Find every line below where the string "width" shows up, and copy those lines.

Stored data:
□ □ □ □

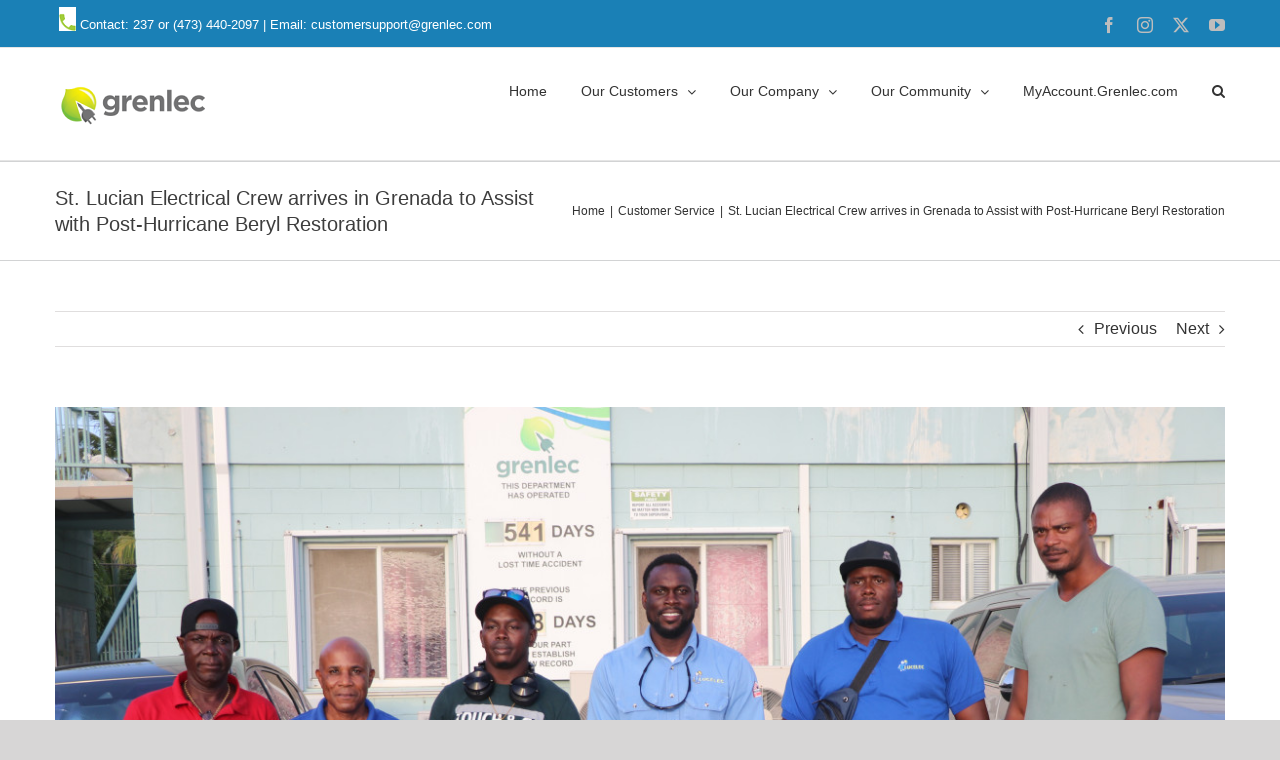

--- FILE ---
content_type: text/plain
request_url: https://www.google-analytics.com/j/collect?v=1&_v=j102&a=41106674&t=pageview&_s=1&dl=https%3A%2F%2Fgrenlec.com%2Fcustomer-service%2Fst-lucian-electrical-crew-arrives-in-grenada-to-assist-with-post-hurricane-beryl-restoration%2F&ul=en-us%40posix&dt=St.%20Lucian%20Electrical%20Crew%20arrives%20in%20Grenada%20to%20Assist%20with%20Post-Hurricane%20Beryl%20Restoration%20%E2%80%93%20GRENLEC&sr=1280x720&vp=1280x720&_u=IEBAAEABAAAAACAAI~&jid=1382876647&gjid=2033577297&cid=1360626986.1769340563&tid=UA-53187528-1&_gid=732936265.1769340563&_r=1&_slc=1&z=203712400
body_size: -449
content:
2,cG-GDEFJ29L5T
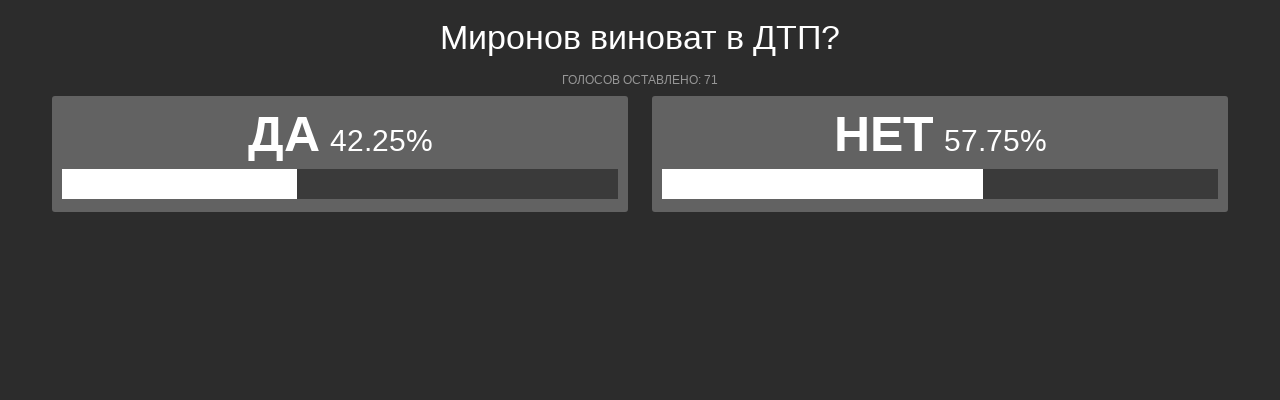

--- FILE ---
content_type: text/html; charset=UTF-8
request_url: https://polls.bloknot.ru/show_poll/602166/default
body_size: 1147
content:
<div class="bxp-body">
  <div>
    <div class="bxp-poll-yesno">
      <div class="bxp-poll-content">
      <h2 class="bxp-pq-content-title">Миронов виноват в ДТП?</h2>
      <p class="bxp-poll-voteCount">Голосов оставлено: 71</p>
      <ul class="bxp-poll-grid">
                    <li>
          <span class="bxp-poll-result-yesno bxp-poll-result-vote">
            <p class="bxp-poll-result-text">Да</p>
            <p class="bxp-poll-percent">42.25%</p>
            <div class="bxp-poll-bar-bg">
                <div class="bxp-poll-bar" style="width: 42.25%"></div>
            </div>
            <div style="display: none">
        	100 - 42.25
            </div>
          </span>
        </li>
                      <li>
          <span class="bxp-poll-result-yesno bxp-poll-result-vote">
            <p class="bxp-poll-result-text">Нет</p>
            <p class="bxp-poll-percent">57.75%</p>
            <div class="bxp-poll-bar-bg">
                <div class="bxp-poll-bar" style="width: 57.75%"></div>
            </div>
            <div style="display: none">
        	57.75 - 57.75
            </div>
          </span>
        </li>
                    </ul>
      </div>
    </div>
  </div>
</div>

□ □ □ □

Reply:
                <div class="bxp-poll-bar" style="width: 42.25%"></div>
                <div class="bxp-poll-bar" style="width: 57.75%"></div>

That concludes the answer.